### OBJETIVOS
1. Traduza para o inglês esta frase do texto sobre Maria Auxílio dos Cristãos: "Ela aparece-nos no Calvário aconchegando ao seio a Igreja nascente."
2. Prolongue o texto sobre Maria Auxílio dos Cristãos a partir da última frase apresentada.

━━━ TEXTO PARA LEITURA

Aos
Pés de Maria
I.
A efígie de Maria como que emoldurada numa coroa de louros,
guarnecida de escudos de guerra, de águias, de bandeiras e outros
emblemas de vitória, e num plano inferior a esquadra do crescente
desbaratada nas águas de Lepanto, é o que nos representa a gravura
de hoje para nos recordar que o título de Auxílium
Christianórum – Auxílio dos Cristãos
com que São Pio V enriqueceu as Ladainhas Lauretanas, são o devido
tributo de ação de graças rendido a Maria pela grande vitória de
1571, alcançada sobre os inimigos do nome cristão.
Nada
mais bem fundado do que este título de Maria. Maria é a Mãe da
Igreja e a Igreja Sua filha predileta. Ela foi a obra-prima do
Salvador, que na Sua Inteligência arquitetou e do Seu Coração fez
nascer esse novo mundo de almas associadas na luz e no amor.
E
para deixar bem vincada esta verdade, a tal ponto a assemelhou a Si
que não só
lhe comunicou tudo o que tinha, os seus tesouros de verdade e de
graça, mas em certo modo tudo o que Ele mesmo é: Deus e Homem,
Sacerdote e Vítima, Salvador e Rei Imortal dos séculos, repartindo
com Ela os Seus próprios atributos. Dela se fez Ele próprio parte
essencial, fazendo-A parte componente do Seu Corpo plenário e
místico, de que Ele se constituiu Cabeça, Cabeça invisível da
Igreja, de Quem o Papa, Cabeça visível é Vigário e Lugar-tenente.
Entre eles realiza-se a mística permuta de desposórios divinos que
longe de serem uma simples imitação, são antes o ideal das uniões
congêneres das criaturas.
Por
isso, a linguagem do dogma católico não recua diante do título de
Esposa, – o que melhor exprime as intimidades da Igreja com Jesus
Cristo.
Nada
mais se requer para fazer adivinhar as relações de Maria com a
Igreja.
II.
Ela aparece-nos no Calvário aconchegando ao seio a Igreja nascente.
Eis aí o teu
filho,
foi a despedida do Seu Unigênito moribundo. E esse filho, ali
representado em São João, era o Cristianismo no seu berço, no seu
desenvolvimento futuro, na sua adolescência, na sua maturidade, era
enfim, a plenitude de Cristo.

━━━━━━
━━━ LINHAS LISTADAS

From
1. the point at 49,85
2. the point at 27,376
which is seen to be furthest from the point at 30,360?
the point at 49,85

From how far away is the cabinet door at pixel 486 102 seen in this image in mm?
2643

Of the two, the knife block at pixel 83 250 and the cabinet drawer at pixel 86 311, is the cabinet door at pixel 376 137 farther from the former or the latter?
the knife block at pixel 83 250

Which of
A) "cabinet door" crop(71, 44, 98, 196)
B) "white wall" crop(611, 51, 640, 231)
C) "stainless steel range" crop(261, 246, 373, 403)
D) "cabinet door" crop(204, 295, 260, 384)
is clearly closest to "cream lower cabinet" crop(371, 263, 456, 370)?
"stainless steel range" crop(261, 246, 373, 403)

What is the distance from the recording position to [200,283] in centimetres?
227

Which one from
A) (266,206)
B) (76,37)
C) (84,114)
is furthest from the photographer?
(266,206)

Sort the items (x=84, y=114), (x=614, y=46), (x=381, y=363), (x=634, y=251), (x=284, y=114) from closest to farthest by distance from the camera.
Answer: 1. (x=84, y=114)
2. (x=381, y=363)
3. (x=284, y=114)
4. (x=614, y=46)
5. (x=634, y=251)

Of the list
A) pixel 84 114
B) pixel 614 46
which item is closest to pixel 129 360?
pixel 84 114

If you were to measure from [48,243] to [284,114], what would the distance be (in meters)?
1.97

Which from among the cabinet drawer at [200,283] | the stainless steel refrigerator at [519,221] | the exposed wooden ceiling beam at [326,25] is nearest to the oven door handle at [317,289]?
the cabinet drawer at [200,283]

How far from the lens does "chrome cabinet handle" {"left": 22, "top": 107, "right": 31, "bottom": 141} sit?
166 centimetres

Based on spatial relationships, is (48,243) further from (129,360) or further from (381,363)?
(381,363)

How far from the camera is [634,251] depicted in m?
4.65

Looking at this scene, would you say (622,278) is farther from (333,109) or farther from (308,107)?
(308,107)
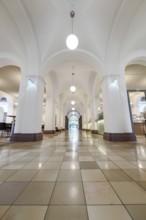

━━━━━━

### RESPOSTAS POR TAREFA
1. She appears to us on Calvary, cradling the nascent Church to her breast.

2.
Cinquenta
dias mais tarde, em pleno Cenáculo, era Deus que voltava a insuflar
a vida no barro informe, que desta vez era o Colégio Apostólico. E
o Colégio Apostólico vivificado com o sopro do Espírito Divino,
tornou-se uma alma viva, e tão viva que durante 19 séculos não
houve poder humano nem diabólico, que conseguisse sufocá-La.
Mas
esse sopro vivificante, que era a vida da Igreja, passara por Maria,
paraninfa assistente dessa nova criação, para que o nascimento da
Igreja, de algum modo se assemelhasse ao do Seu Divino Esposo pela
operação do Espírito Santo e a cooperação da Virgem-Mãe.
E
desde então não cessou jamais de lhe prodigalizar a sua assistência
maternal.
Começa
a época das perseguições: a Igreja põe toda a sua confiança no
culto que consagra a Maria. Esse culto lê-se ainda hoje vivo e
imortal nas paredes das Catacumbas, onde o desenho e a pintura o
perpetuaram. A imagem de Maria, colocada nas ábsides
principais dessas criptas, onde a fé dos primeiros cristãos ia
consolidar-se e defender-se, mostra como desde o berço o
Cristianismo compreendeu onde estava o seu refúgio contra qualquer
perseguição de um inimigo sanguinário.
Auxílio
dos Cristãos
tem-nos sido também sempre que os inimigos da Igreja a assaltam à
mão armada para afogarem em sangue os seus defensores. É a imortal
epopeia de Maria, que no seio da Igreja se ergue como a torre
inexpugnável de Davi, da
qual pendem mil escudos de guerra, toda a armadura dos bravos.
Temerosa como um exército em ordem de batalha.
Ela
foi a fortaleza dos cristãos no século das Cruzadas, Ela desbaratou
os inimigos do nome cristão numa série interminável de batalhas,
desfez o poder dos Albigenses no Ocidente, foi o terror do Islão no
Oriente.
Lepanto,
Viena, Malta, Corfú são monumentos imorredouros que perpetuam a
memória dos triunfos de Maria.
III.
Sempre que abrandam as perseguições cruentas, o inimigo procura dar
a morte à alma da Igreja. De que modo? Corrompendo os seus dogmas,
adulterando a verdade revelada. É a época das heresias.
A
Igreja sabe muito bem que as portas do Inferno não hão de
prevalecer contra Ela. Mas essa vitória final e definitiva pode ser
precedida de vitórias ou de derrotas parciais e temporárias. A
heresia não faz Mártires, mas pode fazer renegados, pode
descristianizar regiões inteiras. Não pode aniquilar a Igreja
Católica, mas pode destruir vários núcleos de cristãos, levar à
apostasia nações inteiras. É o caso da Inglaterra.
A
Igreja deve, pois, defender-se com essas
armas da luz
que São Paulo preconiza e que só matam o erro. Com elas conseguiu
pulverizar as heresias dos primeiros séculos.
Mas
essa vitória nunca a Igreja deixou de atribuí-la
a Maria, proclamando-A até na sua liturgia: Só
tu, ó Virgem, no universo inteiro tens dado morte a todas as
heresias.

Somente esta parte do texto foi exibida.